Arnab Das Sharma

Personal information
- Full name: Arnab Das Sharma
- Date of birth: 20 December 1987 (age 37)
- Place of birth: Balli, Howrah, India
- Height: 6 ft 0 in (1.83 m)
- Position(s): Goalkeeper

Senior career*
- Years: Team / Apps / (Gls)
- 2007–2008: George Telegraph
- 2008: Air India FC
- 2008–2009: Kingfisher East Bengal
- 2009–2010: Air India(loan)
- 2010–2011: Salgaocar SC
- 2011–2012: United Sikkim FC
- 2012–2013: Mohammedan
- 2013: Mumbai Tigers
- 2014: Mohammedan
- 2014: Atlético de Kolkata
- 2016: Mohun Bagan / 1 / (0)
- 2016: Mumbai City / 0 / (0)
- 2017: Minerva Punjab / 11 / (0)
- 2017–2018: Delhi Dynamos / 3 / (0)
- 2018–2019: Gokulam Kerala / 10 / (0)
- 2019–2020: Bhawanipore / 13 / (0)
- 2021–2022: Southern Samity / 1 / (0)
- Velsao Sports /  / (0)

= Arnab Das Sharma =

Indian footballer (born 1987)

Arnab Das Sharma (অর্ণব দাস শর্মা; born 20 December 1987) is an Indian football player.

==Career==

===Youth===
Sharma stepped into club level football at the age of 13, joining Kalighat Club in Kolkata after successfully giving a trial there. He continued to play for the team until he was selected to play for the youth team at Rajasthan Football Club, Kolkata.

===Professional===

====George Telegraph SC====
After a successful youth career, Sharma was picked up by George Telegraph SC, one of Kolkata's major football teams and continued to play for the team in the Calcutta Football League.

====Air India====
Goalkeeper coach Somen SinghaChowdhury sent this immensely talented player to Air India FC coach Bimal Ghosh. Signing for the Mumbai-based club was Sharma's debut in the I-League, India's highest football league.

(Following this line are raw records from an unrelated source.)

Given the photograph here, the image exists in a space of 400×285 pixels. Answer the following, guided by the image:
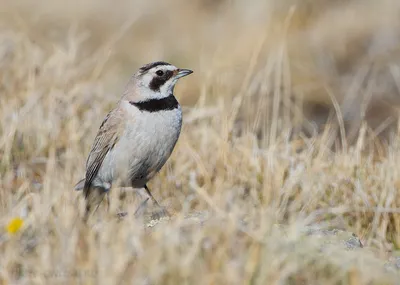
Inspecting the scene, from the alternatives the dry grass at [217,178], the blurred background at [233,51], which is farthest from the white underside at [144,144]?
the blurred background at [233,51]

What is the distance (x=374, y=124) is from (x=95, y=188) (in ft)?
16.9

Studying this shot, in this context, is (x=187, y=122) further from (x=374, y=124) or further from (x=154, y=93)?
(x=374, y=124)

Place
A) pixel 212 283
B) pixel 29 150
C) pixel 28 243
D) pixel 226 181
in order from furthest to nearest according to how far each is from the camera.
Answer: pixel 29 150
pixel 226 181
pixel 28 243
pixel 212 283

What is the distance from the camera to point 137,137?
266 inches

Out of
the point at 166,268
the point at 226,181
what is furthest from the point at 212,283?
the point at 226,181

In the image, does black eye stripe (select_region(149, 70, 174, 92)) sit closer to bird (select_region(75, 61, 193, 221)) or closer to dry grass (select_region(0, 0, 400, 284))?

====Kingfisher East Bengal====
In the year 2008, having had a series of brilliant displays in goal, Kolkata giants East Bengal FC approached the youngster and he finally signed for the team. This season was not one to remember for Sharma, having fallen to 2nd choice to India no. 1 Subrata Paul.

====Back to Air India====
The following year, hearing of the keepers availability, Air India FC wasted no time in signing Sharma (on loan), making it his second-stint with the team. Regaining his starting place in the I-League, Air India performed well and Sharma was said to have single-handed rescued the team on numerous occasions.

====Salgaocar SC====
Observing his fantastic display, Salgaocar SC did not think twice before bringing the Bengali lad to Goa from Air India. The green outfit were said to have the best keeper combination in the league with Karanjit Singh and Arnab Das Sharma in the same team.
In a match against former club East Bengal, an error by Sharma which allowed East Bengal's Australian striker Tolgay Ozbey to score led to an argument between him and Salgaocar's Moroccan coach Karim Bencherifa.

====United Sikkim FC====
After having a disastrous year in Goa, Sharma had offers from a few I-League and a few Kolkata-based clubs but he opted to join I-League 2nd Division outfit United Sikkim FC, the team owned by iconic footballer Baichung Bhutia and sponsored by Bollywood playback singer Shankar Mahadevan and Dubai-based company Fidelis World.

====Mohammedan Sporting Club====
In January 2012 he signed to Mohammedan Sporting Club from Kolkata for 2nd Division I-league.

====Mohun Bagan Athletics Club====
In June 2015, he signed to Mohun Bagan Athletics Club from Kolkata for 1st Division I-league.